▶ [Document segment]:
-- START --

Jason Victor Serinus on January 31, 2010
Bojan Knezevic (Wozzeck) and
John Duykers as the Captain
Photos by Steve DiBartolomeo

Ensemble Parallèle sold itself short by emphasizing that their two performances of Alban Berg’s nightmarish early-20th-century opera, Wozzeck, would fill the breach left since San Francisco Opera last performed the work in November, 1999. Heard and seen in the relative intimacy of Novellus Theater at Yerba Buena Center for the Arts, the West Coast premiere of John Rea’s 21-musician chamber reorchestration needed no apologia. Ensemble Parallèle’s oft-devastating, 90-minute multimedia wow of a production was whole and complete unto itself.

Conductor Nicole Paiement, who intends to mount annual productions of contemporary operas in San Francisco, and her stage director/husband Brian Staufenbiel paid equal attention to Wozzeck’s musical and theatrical elements. Ensemble Parallèle played as if on fire. Equaling their commitment was an outstanding cast of singer-actors, a number of whom have performed with San Francisco Opera and other major companies. Media artist Austin Forbord and set/lighting designer Matthew Antaky furthered unified the effort, creating a cumulative impact greater than the sum of its considerable parts.

Knockout Opening

The production wasted no time making its mark. Staged within a quasi-deco frame, the opera opened with Wozzeck (Bojan Knezevic), an oppressed militiaman and regimental servant of the Captain (John Duykers), shaving his master. As Duykers lectured and hectored his deeply troubled servant, an onstage video crew projected his every grimace and eyebrow raise in perfectly focused black and white on a screen behind the duo. The portrayal, mesmerizing in its obsessively lurid detail, emphasized the weight of Wozzeck’s burden in its larger-than-life proportions. That the video was fed through a computer program that projected it slightly out of synch further heightened the hallucinatory aspects of Berg’s score.

Ironically, Duykers’ tour de force underscored one of the few weaknesses of the production. Although Knezevic’s body language was true, his dramatic powers could not equal either Duykers’ or those of his other oppressor, the Doctor (Philip Skinner). Nor did his voice possess all the weight and cutting edge that his role demands. Unintentionally dwarfed by the great Duykers, whose weakening with age, pinched top nonetheless suited his cartoonish role to perfection, Knezevic’s portrayal lacked the eloquence that penetrates deep into the heart. Even extended prerecorded video of his aqua-demise could not evoke the sympathy that the role demands.

-- END --

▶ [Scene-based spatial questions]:
-- START --

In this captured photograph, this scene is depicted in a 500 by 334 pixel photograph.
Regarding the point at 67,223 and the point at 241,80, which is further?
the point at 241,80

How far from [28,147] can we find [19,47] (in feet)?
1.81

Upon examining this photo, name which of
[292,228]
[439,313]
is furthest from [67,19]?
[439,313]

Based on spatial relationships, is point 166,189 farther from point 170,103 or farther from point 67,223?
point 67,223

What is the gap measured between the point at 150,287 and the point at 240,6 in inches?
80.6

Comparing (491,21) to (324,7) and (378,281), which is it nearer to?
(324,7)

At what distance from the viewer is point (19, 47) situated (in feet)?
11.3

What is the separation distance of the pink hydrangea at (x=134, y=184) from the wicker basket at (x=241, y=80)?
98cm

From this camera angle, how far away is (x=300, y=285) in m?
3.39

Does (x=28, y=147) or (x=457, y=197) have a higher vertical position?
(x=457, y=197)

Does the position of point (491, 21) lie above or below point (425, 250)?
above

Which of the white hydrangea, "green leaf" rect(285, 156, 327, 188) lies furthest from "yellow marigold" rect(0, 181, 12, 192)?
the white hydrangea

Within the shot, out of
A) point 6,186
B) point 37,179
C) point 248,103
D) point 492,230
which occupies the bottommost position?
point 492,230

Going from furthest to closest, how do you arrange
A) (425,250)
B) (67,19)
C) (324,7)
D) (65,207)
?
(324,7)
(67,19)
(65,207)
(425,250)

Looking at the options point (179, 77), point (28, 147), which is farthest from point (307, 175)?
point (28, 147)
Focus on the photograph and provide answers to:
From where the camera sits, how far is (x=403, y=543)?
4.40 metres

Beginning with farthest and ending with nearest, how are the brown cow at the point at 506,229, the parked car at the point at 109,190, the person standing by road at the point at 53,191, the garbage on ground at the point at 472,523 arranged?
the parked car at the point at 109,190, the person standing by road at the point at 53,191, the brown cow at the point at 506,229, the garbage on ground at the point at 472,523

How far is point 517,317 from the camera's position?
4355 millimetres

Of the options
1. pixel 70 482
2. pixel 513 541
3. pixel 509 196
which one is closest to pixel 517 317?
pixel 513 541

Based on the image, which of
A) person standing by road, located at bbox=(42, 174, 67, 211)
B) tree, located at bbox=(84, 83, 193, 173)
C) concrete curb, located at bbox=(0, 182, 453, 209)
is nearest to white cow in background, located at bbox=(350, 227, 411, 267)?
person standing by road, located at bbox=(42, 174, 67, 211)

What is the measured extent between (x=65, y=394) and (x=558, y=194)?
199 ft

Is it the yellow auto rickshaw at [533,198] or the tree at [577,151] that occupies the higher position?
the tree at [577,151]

-- END --

▶ [Tasks to carry out]:
(1) Update the listing from the line containing "Going from furthest" through the end of the listing by replacing "furthest" with "farthest", and return those lines with everything else unchanged.
(2) Continue the review of the Wozzeck production from the point where it stops.

▶ [Answers to the exercises]:
(1)
Going from farthest to closest, how do you arrange
A) (425,250)
B) (67,19)
C) (324,7)
D) (65,207)
?
(324,7)
(67,19)
(65,207)
(425,250)

Looking at the options point (179, 77), point (28, 147), which is farthest from point (307, 175)?
point (28, 147)
Focus on the photograph and provide answers to:
From where the camera sits, how far is (x=403, y=543)?
4.40 metres

Beginning with farthest and ending with nearest, how are the brown cow at the point at 506,229, the parked car at the point at 109,190, the person standing by road at the point at 53,191, the garbage on ground at the point at 472,523 arranged?
the parked car at the point at 109,190, the person standing by road at the point at 53,191, the brown cow at the point at 506,229, the garbage on ground at the point at 472,523

How far is point 517,317 from the camera's position?
4355 millimetres

Of the options
1. pixel 70 482
2. pixel 513 541
3. pixel 509 196
which one is closest to pixel 517 317?
pixel 513 541

Based on the image, which of
A) person standing by road, located at bbox=(42, 174, 67, 211)
B) tree, located at bbox=(84, 83, 193, 173)
C) concrete curb, located at bbox=(0, 182, 453, 209)
is nearest to white cow in background, located at bbox=(350, 227, 411, 267)?
person standing by road, located at bbox=(42, 174, 67, 211)

What is the measured extent between (x=65, y=394) and (x=558, y=194)?
199 ft

Is it the yellow auto rickshaw at [533,198] or the tree at [577,151] that occupies the higher position?
the tree at [577,151]

(2)
Seen on a significantly smaller stage than in the War Memorial Opera House, Skinner made an even stronger impression than he did as the towering, vengeful Bonze in San Francisco Opera’s Madama Butterfly. Intentionally rigid and mechanical in his movements, the Doctor displayed complete control over his “scientific” experiments on his deeply troubled guinea pig.

What a demented duo Skinner and Duykers made! Their meeting on the street, with the Doctor reciting all the afflictions that might strike the Captain, was a classic case of two nutcases giving lip service to rational discourse.

Light Amidst the Darkness

Erin Neff as Margret with the
Drum Major marching in background

The sole notes of beauty in the opera came from Wozzeck’s lover and mother of their child, former prostitute Marie (Patricia Green). Although she betrayed both Wozzeck and her adorable innocent child (Kai Nau) by allowing herself to be seduced by the Drum Major (AJ Glueckert), her posture was so naturally regal, her voice so beautiful, and her entrapment so total that she touched the heart far more than Wozzeck. Although Green’s online resume describes her as a mezzo-soprano, the Canadian artist’s strong high C surpassed the screeches of many a bigger name Marie. Staufenbiel tastefully choreographed the fully dressed seduction scene to perfection.

Paiement did not skimp when casting other roles. J. Raymond Meyers was a solid Andres, Erin Neff a strong Margret; and John Bischoff (First Apprentice), Torleff Borsting (Second Apprentice), and Michael Desnoyers (Madman/Soldier) all shone when given opportunities to emerge. In the entire chorus of constantly inebriated soldiers and whores, only one young man looked like he didn’t know what to do with himself.

Standouts

Patricia Green (Marie)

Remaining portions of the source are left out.